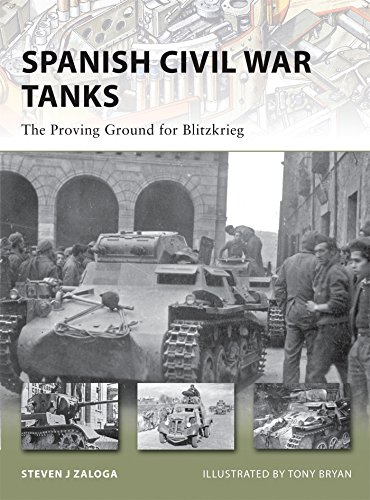 Spanish Civil War Tanks: The Proving Ground for Blitzkrieg (New Vanguard, Band 170)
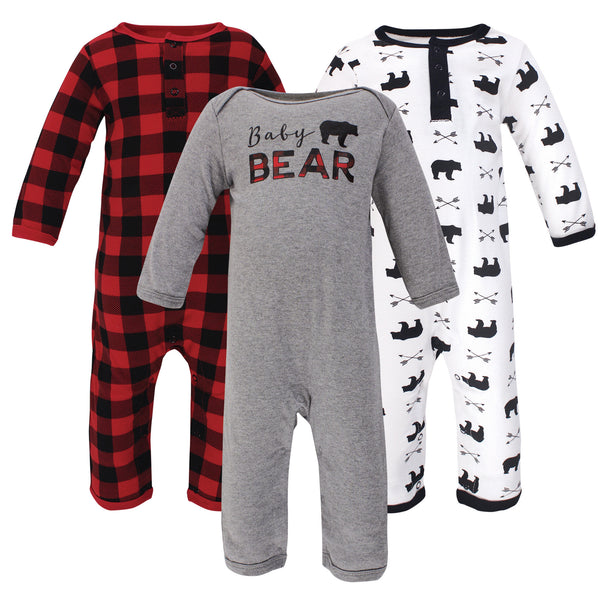 Little Treasure Cotton Coveralls, Baby Bear
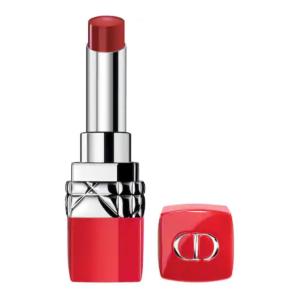 Rouge Dior Ultra Rouge Lipstick - Dior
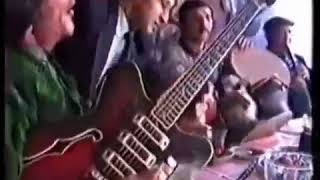 Elekber Esgerov ( klarnet ) Zakir Mirzeyev ( Qarmon ) Hüseynov Rafiq ( Remis gitara )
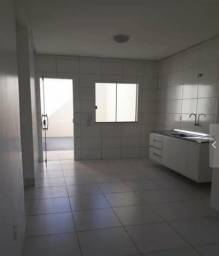 Alugo casa em condomínio fechado R$ 1.100 reais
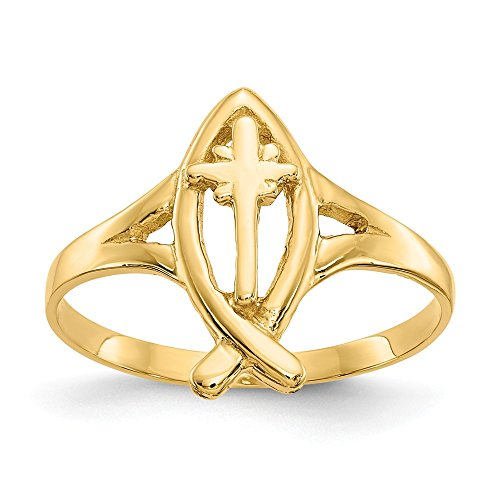 14k Yellow Gold Ichthus Cross Religious Band Ring Size 6.00 Fine Jewelry Gifts For Women For -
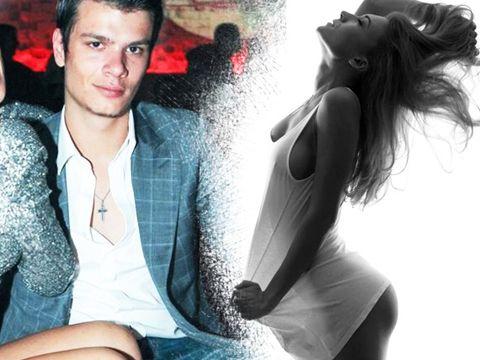 Dezvăluiri uluitoare despre Mario Iorgulescu! S-a iubit cu un fotomodel celebru și s-a despărțit de ea după ce a agresat-o într-un club
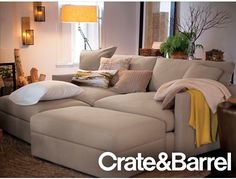 Comfy, cozy, luxurious couch! http://www.crateandbarrel.com/sale/fifteen-percent-off-upholstery/1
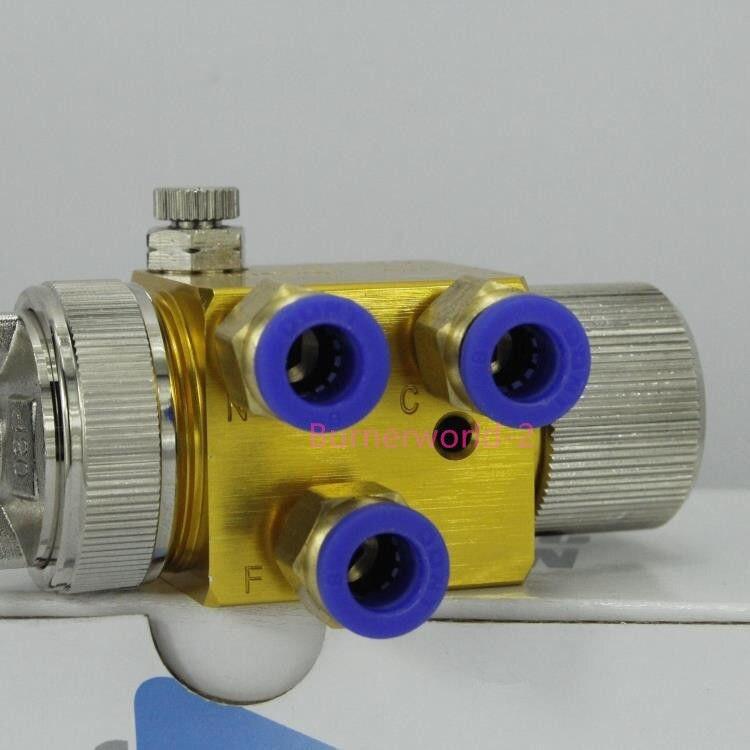 Free shipping Japan Meiji A-100 Automatic Pneumatic High Atomization Spray Paint Spraying Gun hydraulic head 0.8/1.0/1.3mm<br>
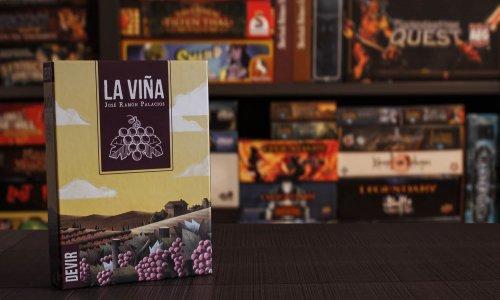 LA VINA // Bilder vom Spielmaterial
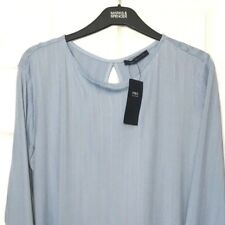 M&S Marks s20 Ladies Light Blue Ribbed Wrap Back Soft Stretch Blouse Top BNWT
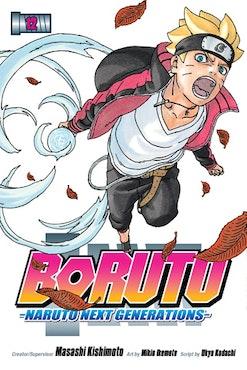 Boruto: Naruto Next Generations vol. 12 (Viz Media)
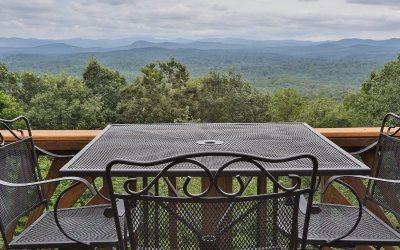 Ellijay Single Family Home For Sale: 827 Hickory Ridge Drive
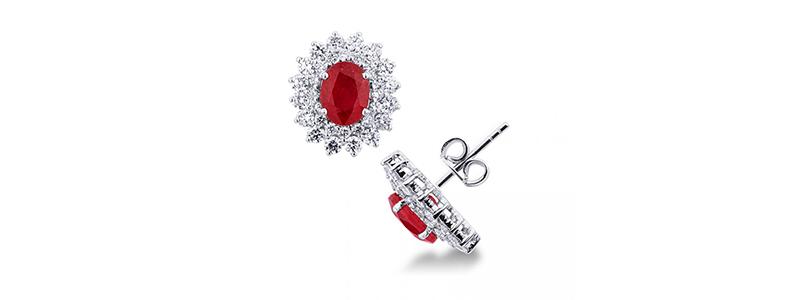 VE0289BBOCONR-Orecchini-in-oro-bianco-18k-con-diamanti-e-rubini-gioielli-di-valenza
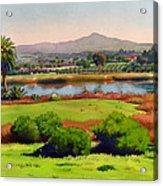 Lago Lindo Rancho Santa Fe Acrylic Print by Mary Helmreich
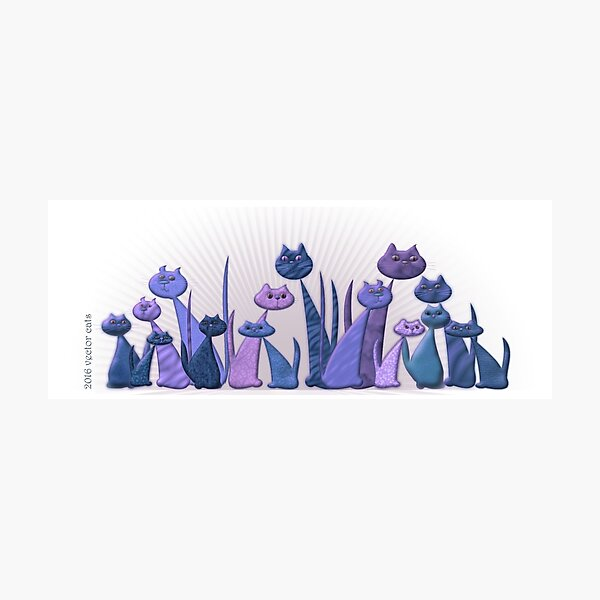 Vector Cats 2016 10th aniversary edition v5 Photographic Print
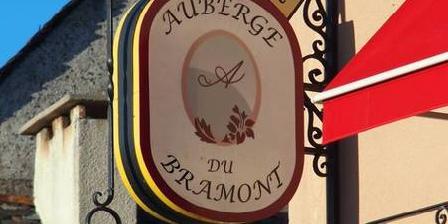 Auberge du Bramont Auberge du Bramont, Chambres d`Hôtes Saint Etienne Du Valdonnez (48)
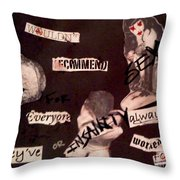 Sexxx Drugs Insanity  Throw Pillow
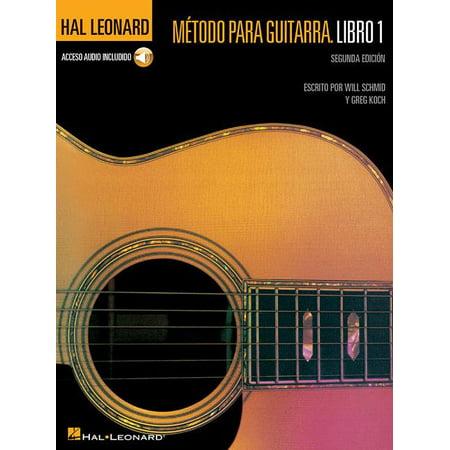 25 Spanish Guitar - Spanish Edition: Hal Leonard Metodo Para Guitarra Libro 1 - Segunda Edition: (hal Leonard Guitar Method, Book 1 - Spanish 2nd Edition) (Other)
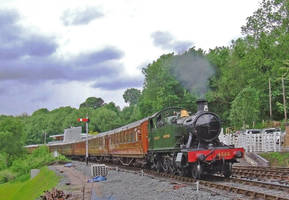 Period train by Brit31
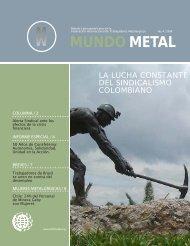 Mundo Metal № 4, 2008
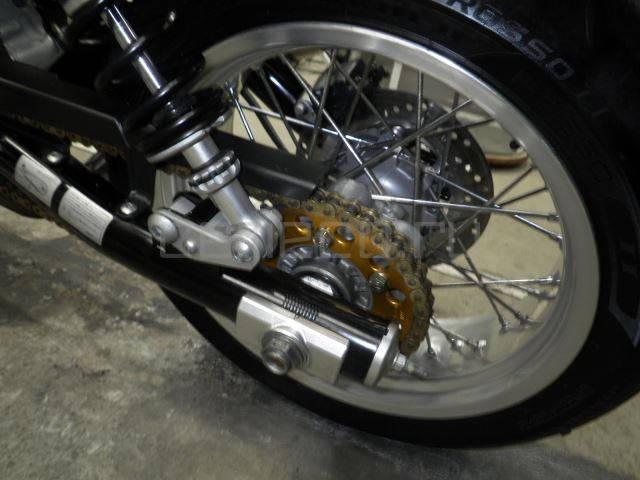 Ducati Sport 1000 (22)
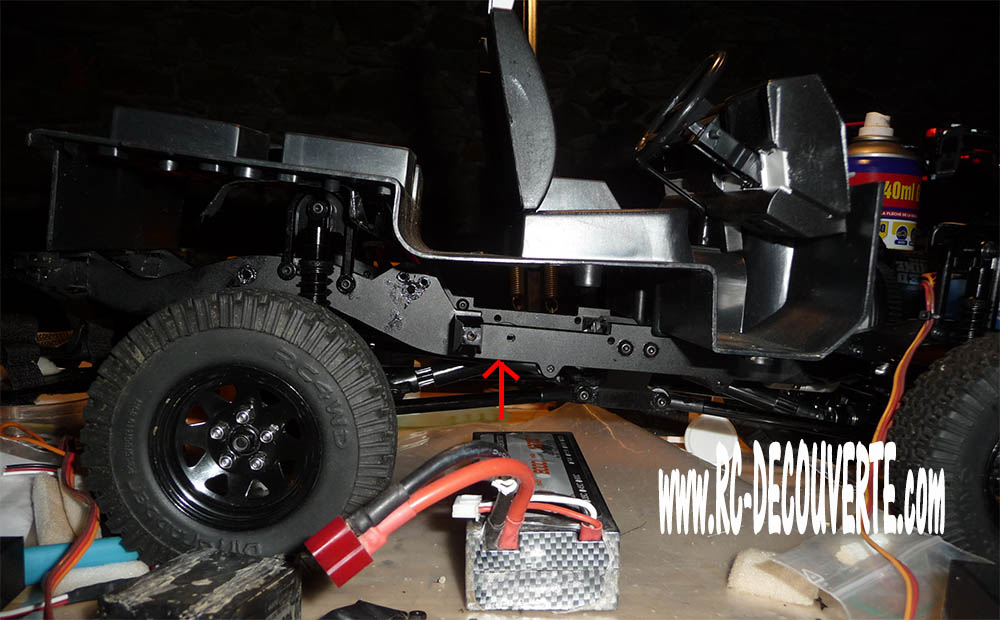 Rc4wd Gelande 2 Land Rover Defender D90 : Présentation et Modification - Page 2 Proble10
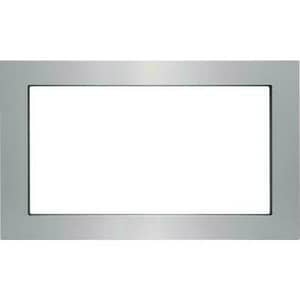 Frigidaire Door Assembly in Stainless Steel F5304509423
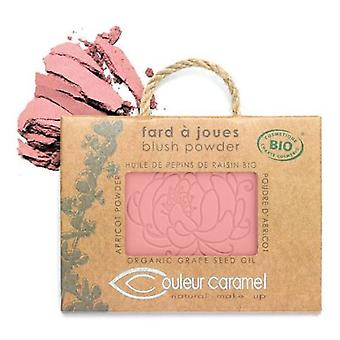 Couleur Caramel Couleur Caramel Powder Blush Fard A Joues No. 52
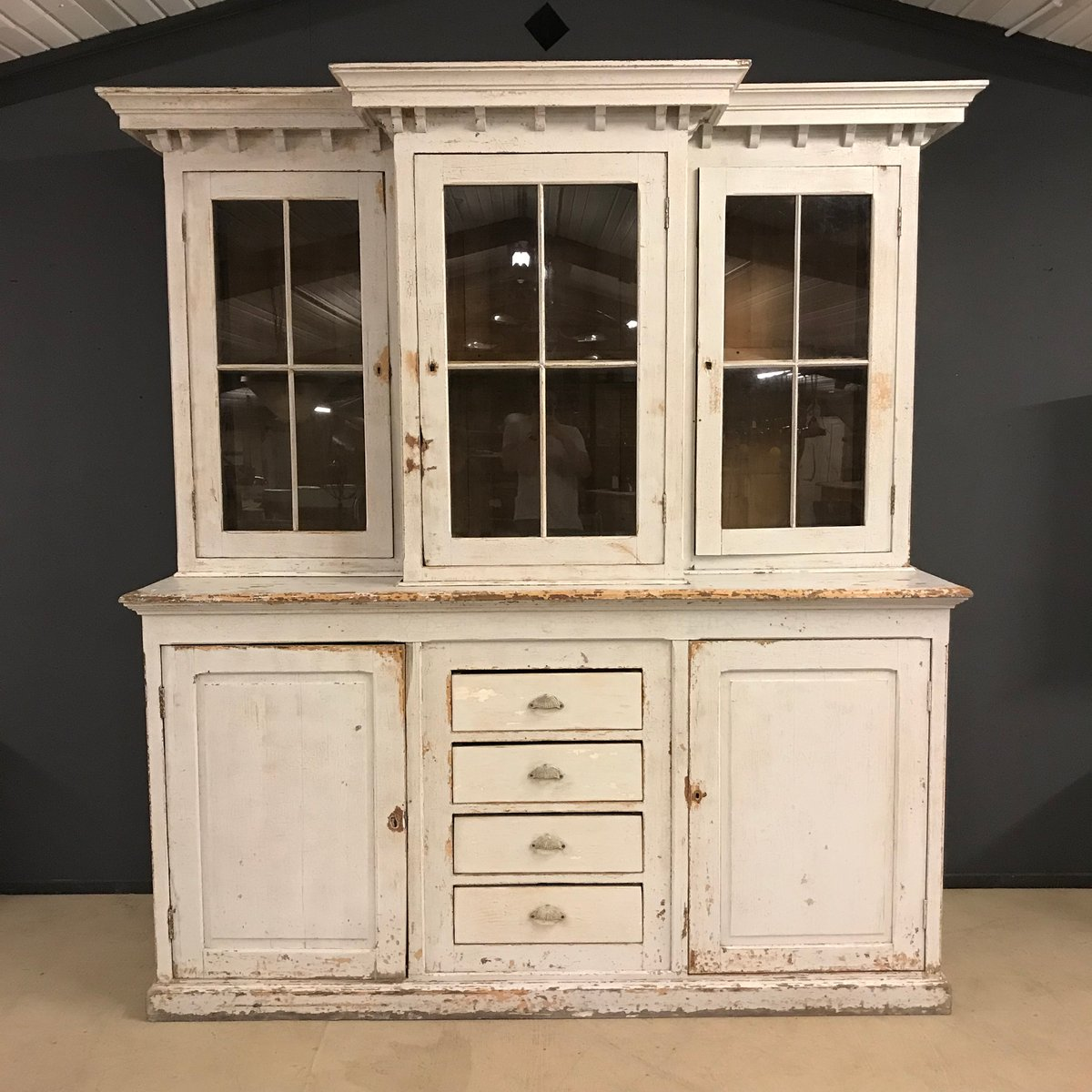 Antique Kitchen Hutch And Buffet: Large French Antique Buffet Cabinet, 19th Century For Sale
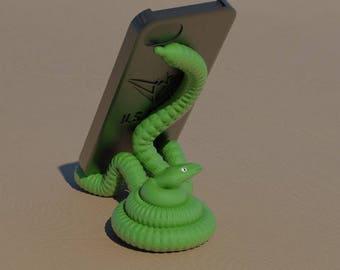 "Universal smartphone stand ""rattlesnake"""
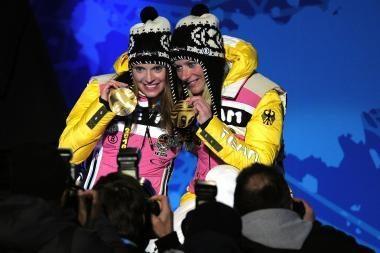 Vokietija tapo olimpinės medalių įskaitos lydere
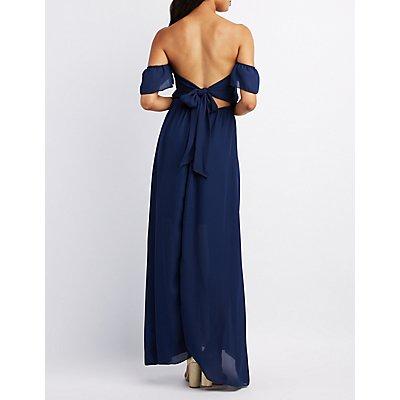Ruffle Off-The-Shoulder Maxi Dress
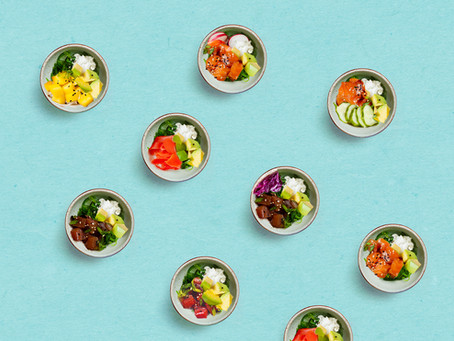 EzCater Launched an Idea for Feeding Hungry Doctors. Now It's a Billion-Dollar Catering Business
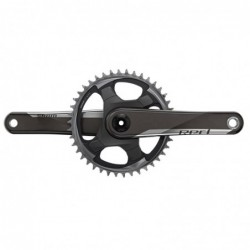 DISCO FRENO SRAM CENTERLINE...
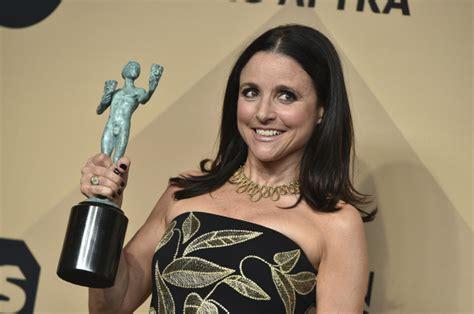 Hollywood: Photos: 'Hidden Figures' shocks Screen Actors ...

━━━━━━

### YOUR ASSIGNMENT
None of the pictures should appear; the rest of the entries must be reproduced exactly.

### EXPECTED ANSWER
 Spanish Civil War Tanks: The Proving Ground for Blitzkrieg (New Vanguard, Band 170)
 Little Treasure Cotton Coveralls, Baby Bear
 Rouge Dior Ultra Rouge Lipstick - Dior
 Elekber Esgerov ( klarnet ) Zakir Mirzeyev ( Qarmon ) Hüseynov Rafiq ( Remis gitara )
 Alugo casa em condomínio fechado R$ 1.100 reais
 14k Yellow Gold Ichthus Cross Religious Band Ring Size 6.00 Fine Jewelry Gifts For Women For -
 Dezvăluiri uluitoare despre Mario Iorgulescu! S-a iubit cu un fotomodel celebru și s-a despărțit de ea după ce a agresat-o într-un club
 Comfy, cozy, luxurious couch! http://www.crateandbarrel.com/sale/fifteen-percent-off-upholstery/1
 Free shipping Japan Meiji A-100 Automatic Pneumatic High Atomization Spray Paint Spraying Gun hydraulic head 0.8/1.0/1.3mm<br>
 LA VINA // Bilder vom Spielmaterial
 M&S Marks s20 Ladies Light Blue Ribbed Wrap Back Soft Stretch Blouse Top BNWT
 Boruto: Naruto Next Generations vol. 12 (Viz Media)
 Ellijay Single Family Home For Sale: 827 Hickory Ridge Drive
 VE0289BBOCONR-Orecchini-in-oro-bianco-18k-con-diamanti-e-rubini-gioielli-di-valenza
 Lago Lindo Rancho Santa Fe Acrylic Print by Mary Helmreich
 Vector Cats 2016 10th aniversary edition v5 Photographic Print
 Auberge du Bramont Auberge du Bramont, Chambres d`Hôtes Saint Etienne Du Valdonnez (48)
 Sexxx Drugs Insanity  Throw Pillow
 25 Spanish Guitar - Spanish Edition: Hal Leonard Metodo Para Guitarra Libro 1 - Segunda Edition: (hal Leonard Guitar Method, Book 1 - Spanish 2nd Edition) (Other)
 Period train by Brit31
 Mundo Metal № 4, 2008
 Ducati Sport 1000 (22)
 Rc4wd Gelande 2 Land Rover Defender D90 : Présentation et Modification - Page 2 Proble10
 Frigidaire Door Assembly in Stainless Steel F5304509423
 Couleur Caramel Couleur Caramel Powder Blush Fard A Joues No. 52
 Antique Kitchen Hutch And Buffet: Large French Antique Buffet Cabinet, 19th Century For Sale
 "Universal smartphone stand ""rattlesnake"""
 Vokietija tapo olimpinės medalių įskaitos lydere
Ruffle Off-The-Shoulder Maxi Dress
 EzCater Launched an Idea for Feeding Hungry Doctors. Now It's a Billion-Dollar Catering Business
 DISCO FRENO SRAM CENTERLINE...
 Hollywood: Photos: 'Hidden Figures' shocks Screen Actors ...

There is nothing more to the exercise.